═══ EXTRACT PROVIDED ═══
Approach to Vaginal Bleeding

Lecture Notes

Pt’s presenting with vaginal bleeding can be some of the sickest patients in the emergency department. With that said they can also be some of the fastest dispos. Here is our approach to patients who present with a chief complaint of vaginal bleeding.

Critical Differential Diagnosis

  • Ectopic Pregnancy

  • Vaginal Laceration/Trauma

  • Dysfunctional Uterine Bleeding/Fibroids

  • Malignancy

  • Bleeding Disorder

Step 1: Is She Pregnant?

Find out if your patient is pregnant as fast as possible. If you work at a highly efficient place your triage nurse will know how valuable this is and will get the urine pregnancy test cooking as soon as the patient checks in. If the patient is pregnant then this will require a completely different evaluation. Stop here. If the patient is not pregnant please continue.

Step 2: Don’t Delay the Pelvic Exam

Go into the examination room with all the equipment you need to do the pelvic exam. Do not first perform a history, leave the room, document, and then plan to go back to the pelvic exam later. This will hang over you head while you are seeing other patients and add to your stress. Better yet a trauma will come in and destroy your flow. Go in, get your history, do the physical exam and pelvic exam and then you can leave the room. The 5 minutes it will take for you to do the exam will feel like forever, especially after you have gone through a full history and physical. But remember, it is only 5 minutes.

Specific Things To Ask On History

Make sure to get the patient’s Gs and Ps. Be sure to ask about how frequently patient is changing pads. Ask questions about anemia (light headedness, shortness of breath, chest pain). pelvic exam you will look to see if the

Specific Things to Look For On Pelvic

External lesions leading to bleeding. Vaginal Lacerations. Lesions on the cervix. Feel for a large boggy uterus that is full of fibroids. Be sure to put chucks and a bedpan on the floor. Be sure to bring a bunch of the long q-tips with you. You will try to assess if the patient is hemorrhaging. If you cannot clear the vault with the qtips then the patient is hemorrhaging and you will need to call gyn. If you can clear the vault and blood is not pouring out of the cervical os then the patient is not hemorrhaging.
═══
» **EXERCISE TASKS**
1. Translate the sentence "Find out if your patient is pregnant as fast as possible." from the lecture notes on vaginal bleeding into Spanish.
2. Condense the paragraph beginning "Go into the examination room" in the lecture notes on vaginal bleeding into a shorter version that keeps its main facts.
The data on this page come from a separate source and are unrelated to the lecture notes.
═══ RAW DATA ═══
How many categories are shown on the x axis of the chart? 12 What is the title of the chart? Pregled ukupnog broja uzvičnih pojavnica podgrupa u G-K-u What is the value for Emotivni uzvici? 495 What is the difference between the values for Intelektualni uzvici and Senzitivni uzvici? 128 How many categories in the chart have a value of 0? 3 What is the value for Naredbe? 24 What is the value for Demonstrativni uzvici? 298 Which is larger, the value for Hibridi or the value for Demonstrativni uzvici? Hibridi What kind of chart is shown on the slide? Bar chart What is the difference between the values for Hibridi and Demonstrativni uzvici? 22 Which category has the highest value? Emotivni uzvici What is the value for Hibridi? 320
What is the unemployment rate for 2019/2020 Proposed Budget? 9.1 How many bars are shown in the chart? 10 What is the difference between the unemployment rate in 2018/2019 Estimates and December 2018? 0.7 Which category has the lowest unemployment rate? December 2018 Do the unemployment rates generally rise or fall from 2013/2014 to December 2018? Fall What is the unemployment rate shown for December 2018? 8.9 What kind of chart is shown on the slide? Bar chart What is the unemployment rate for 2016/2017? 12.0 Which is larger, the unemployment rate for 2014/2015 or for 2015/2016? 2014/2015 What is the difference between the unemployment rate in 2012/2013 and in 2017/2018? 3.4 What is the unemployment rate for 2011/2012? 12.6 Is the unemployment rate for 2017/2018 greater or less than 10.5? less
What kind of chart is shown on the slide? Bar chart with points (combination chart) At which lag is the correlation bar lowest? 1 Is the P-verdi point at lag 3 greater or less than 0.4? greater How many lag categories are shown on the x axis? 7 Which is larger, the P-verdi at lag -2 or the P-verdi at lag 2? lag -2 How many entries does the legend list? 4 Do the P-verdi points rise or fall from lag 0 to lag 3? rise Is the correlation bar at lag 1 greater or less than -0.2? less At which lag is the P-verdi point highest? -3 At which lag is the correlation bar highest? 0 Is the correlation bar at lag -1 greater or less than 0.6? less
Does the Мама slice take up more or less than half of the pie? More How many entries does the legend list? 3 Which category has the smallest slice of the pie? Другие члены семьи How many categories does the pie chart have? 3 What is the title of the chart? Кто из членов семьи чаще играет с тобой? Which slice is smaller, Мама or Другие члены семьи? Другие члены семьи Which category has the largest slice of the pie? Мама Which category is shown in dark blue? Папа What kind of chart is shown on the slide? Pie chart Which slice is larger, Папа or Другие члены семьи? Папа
═══
» **SOLUTIONS FOR EACH TASK**
1. Averigüe lo antes posible si su paciente está embarazada.

2. Enter the examination room with all the equipment needed for the pelvic exam. Take the history and perform the physical and pelvic exams in one visit before leaving. Do not take a history, leave to document, and return later. A postponed exam adds stress while other patients are being seen, and an incoming trauma may disrupt the workflow. Although the exam may feel long after a full history and physical, it takes only 5 minutes.